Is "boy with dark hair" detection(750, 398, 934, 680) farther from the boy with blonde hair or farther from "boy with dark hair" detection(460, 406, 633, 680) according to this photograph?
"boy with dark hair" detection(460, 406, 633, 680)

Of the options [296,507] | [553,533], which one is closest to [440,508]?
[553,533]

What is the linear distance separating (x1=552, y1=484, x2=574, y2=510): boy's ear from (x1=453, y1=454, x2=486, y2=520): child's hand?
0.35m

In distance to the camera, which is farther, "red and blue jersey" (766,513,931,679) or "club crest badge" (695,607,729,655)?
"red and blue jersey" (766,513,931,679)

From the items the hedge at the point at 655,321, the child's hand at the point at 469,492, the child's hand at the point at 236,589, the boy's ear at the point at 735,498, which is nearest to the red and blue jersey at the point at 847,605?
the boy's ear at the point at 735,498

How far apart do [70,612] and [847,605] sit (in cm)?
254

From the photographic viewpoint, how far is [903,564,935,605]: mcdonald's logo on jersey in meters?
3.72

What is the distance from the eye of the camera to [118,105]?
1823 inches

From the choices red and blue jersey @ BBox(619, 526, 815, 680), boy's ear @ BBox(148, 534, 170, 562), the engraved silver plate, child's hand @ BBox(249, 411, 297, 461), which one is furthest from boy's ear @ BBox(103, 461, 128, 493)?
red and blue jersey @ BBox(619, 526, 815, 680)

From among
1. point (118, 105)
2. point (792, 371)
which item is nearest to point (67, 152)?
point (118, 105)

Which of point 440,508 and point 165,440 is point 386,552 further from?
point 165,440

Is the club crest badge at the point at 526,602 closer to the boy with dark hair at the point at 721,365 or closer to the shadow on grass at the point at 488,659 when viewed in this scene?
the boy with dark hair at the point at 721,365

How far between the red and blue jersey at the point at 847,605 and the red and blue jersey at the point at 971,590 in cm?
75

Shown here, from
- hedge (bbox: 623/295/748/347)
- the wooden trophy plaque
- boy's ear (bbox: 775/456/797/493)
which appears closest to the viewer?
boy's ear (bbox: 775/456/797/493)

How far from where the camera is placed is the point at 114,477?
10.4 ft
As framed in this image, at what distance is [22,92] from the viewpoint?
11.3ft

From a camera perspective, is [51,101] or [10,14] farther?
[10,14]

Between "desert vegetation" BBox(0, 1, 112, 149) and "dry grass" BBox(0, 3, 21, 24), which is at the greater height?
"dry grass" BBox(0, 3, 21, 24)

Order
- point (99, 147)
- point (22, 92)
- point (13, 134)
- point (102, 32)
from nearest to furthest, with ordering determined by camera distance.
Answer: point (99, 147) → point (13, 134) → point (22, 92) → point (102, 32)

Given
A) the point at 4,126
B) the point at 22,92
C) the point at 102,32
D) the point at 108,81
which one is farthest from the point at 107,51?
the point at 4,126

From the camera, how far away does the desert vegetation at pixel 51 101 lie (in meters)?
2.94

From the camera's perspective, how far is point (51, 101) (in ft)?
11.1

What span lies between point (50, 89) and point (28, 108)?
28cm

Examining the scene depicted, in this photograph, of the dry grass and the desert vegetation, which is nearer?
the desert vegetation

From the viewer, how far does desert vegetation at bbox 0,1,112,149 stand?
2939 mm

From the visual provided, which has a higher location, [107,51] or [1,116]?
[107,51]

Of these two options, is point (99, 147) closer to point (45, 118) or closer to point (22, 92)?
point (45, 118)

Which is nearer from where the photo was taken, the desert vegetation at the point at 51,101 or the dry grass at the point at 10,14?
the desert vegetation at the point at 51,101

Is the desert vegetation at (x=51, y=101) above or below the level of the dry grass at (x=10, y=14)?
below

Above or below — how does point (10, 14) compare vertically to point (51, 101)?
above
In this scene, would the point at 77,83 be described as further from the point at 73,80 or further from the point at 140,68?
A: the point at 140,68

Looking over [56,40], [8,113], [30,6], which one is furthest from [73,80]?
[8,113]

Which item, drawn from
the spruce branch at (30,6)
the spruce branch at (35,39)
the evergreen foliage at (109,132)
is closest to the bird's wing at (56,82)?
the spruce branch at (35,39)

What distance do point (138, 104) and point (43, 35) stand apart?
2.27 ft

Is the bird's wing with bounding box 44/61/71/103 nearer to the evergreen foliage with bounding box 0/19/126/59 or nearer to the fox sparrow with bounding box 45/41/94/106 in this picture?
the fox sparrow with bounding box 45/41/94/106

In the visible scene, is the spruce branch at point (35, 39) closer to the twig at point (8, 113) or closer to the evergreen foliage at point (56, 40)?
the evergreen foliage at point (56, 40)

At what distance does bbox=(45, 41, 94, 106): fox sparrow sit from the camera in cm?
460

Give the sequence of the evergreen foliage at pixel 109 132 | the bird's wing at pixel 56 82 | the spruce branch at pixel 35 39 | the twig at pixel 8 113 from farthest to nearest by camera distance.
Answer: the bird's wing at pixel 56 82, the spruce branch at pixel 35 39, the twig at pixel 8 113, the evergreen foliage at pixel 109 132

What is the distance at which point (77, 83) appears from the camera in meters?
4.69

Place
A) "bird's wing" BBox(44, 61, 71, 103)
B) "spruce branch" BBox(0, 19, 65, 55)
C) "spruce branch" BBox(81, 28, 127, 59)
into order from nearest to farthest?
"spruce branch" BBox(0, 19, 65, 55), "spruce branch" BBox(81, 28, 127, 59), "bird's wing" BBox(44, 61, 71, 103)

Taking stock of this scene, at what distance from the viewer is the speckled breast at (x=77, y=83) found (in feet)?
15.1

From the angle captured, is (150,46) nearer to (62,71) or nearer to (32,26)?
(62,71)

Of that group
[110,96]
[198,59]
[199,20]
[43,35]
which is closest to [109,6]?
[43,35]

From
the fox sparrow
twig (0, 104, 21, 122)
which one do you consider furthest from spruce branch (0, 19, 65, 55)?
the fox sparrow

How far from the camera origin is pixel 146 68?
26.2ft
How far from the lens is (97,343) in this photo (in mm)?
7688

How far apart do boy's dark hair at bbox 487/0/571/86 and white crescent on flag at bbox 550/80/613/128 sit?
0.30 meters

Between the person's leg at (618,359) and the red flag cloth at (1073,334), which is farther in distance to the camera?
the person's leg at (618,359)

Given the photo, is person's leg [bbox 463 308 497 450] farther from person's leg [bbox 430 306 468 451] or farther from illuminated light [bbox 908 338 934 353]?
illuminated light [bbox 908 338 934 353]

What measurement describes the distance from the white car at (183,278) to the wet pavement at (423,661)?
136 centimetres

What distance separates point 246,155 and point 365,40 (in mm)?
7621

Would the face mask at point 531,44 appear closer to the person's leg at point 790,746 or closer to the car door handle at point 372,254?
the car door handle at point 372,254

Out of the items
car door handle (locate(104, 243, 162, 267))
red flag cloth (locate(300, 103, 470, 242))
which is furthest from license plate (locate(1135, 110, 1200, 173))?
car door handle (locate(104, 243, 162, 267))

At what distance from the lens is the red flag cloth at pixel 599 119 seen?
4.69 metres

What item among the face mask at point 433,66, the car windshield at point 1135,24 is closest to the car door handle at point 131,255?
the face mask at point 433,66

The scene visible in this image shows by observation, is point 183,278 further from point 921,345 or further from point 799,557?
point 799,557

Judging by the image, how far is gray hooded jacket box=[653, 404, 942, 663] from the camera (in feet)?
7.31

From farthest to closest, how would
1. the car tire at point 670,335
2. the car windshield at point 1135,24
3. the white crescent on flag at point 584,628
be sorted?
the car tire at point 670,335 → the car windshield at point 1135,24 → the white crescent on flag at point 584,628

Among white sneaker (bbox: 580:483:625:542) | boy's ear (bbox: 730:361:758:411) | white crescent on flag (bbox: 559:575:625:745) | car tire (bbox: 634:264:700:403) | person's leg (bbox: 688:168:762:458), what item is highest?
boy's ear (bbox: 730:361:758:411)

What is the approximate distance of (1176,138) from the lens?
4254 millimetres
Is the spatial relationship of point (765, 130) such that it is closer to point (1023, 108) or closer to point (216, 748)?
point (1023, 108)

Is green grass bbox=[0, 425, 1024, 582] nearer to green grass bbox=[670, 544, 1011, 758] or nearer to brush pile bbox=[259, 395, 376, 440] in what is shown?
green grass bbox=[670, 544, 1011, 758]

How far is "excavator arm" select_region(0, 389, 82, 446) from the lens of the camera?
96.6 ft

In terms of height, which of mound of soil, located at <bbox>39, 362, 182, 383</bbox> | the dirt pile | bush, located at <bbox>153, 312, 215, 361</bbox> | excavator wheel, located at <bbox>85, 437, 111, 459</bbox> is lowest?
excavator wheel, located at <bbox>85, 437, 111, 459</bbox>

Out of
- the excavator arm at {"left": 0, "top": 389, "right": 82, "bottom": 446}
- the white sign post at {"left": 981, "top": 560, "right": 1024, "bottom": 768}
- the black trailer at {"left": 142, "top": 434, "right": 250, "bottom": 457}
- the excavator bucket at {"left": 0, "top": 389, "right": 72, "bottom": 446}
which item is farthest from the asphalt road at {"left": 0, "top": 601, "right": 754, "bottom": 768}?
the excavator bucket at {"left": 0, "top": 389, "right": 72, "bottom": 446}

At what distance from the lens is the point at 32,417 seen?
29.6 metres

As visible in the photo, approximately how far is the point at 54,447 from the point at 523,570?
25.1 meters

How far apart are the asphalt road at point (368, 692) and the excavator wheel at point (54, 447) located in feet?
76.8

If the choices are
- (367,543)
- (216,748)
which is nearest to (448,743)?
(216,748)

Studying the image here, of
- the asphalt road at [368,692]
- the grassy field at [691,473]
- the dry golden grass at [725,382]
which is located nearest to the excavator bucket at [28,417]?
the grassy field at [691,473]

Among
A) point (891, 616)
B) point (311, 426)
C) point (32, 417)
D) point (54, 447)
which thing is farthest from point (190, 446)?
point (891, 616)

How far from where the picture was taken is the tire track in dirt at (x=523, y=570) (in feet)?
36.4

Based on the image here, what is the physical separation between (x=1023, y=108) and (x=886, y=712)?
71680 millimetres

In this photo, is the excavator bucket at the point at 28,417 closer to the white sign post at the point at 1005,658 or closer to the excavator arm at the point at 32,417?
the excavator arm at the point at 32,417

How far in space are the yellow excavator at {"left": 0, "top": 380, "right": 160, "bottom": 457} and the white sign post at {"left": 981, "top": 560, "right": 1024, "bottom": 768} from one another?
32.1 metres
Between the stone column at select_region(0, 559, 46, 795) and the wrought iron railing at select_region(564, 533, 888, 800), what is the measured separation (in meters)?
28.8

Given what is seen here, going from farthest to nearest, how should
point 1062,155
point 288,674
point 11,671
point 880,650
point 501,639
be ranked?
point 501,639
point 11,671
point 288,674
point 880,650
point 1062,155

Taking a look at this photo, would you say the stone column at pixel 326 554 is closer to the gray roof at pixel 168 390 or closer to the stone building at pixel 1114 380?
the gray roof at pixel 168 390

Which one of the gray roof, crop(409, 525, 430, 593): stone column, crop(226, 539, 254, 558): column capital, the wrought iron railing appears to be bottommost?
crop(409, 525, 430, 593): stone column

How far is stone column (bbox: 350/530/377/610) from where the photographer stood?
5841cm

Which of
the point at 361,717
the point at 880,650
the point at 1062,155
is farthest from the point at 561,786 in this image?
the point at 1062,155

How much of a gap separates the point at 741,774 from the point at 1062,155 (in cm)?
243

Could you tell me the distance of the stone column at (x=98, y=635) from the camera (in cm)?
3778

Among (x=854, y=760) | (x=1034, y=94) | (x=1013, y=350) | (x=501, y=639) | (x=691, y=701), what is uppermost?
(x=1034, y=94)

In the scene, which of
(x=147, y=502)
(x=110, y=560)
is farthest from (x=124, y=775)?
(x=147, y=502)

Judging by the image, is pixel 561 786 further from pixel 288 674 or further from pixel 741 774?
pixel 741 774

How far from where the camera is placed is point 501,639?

----

Problem: Rewrite the lines starting at the one containing "How far from where the picture" and ending at the one containing "71680 millimetres" as a Markdown table with the columns No. and Line. Number each line and leave out blank lines.

Solution:
| No. | Line |
|---|---|
| 1 | How far from where the picture was taken is the tire track in dirt at (x=523, y=570) (in feet)? |
| 2 | 36.4 |
| 3 | Based on the image here, what is the physical separation between (x=1023, y=108) and (x=886, y=712)? |
| 4 | 71680 millimetres |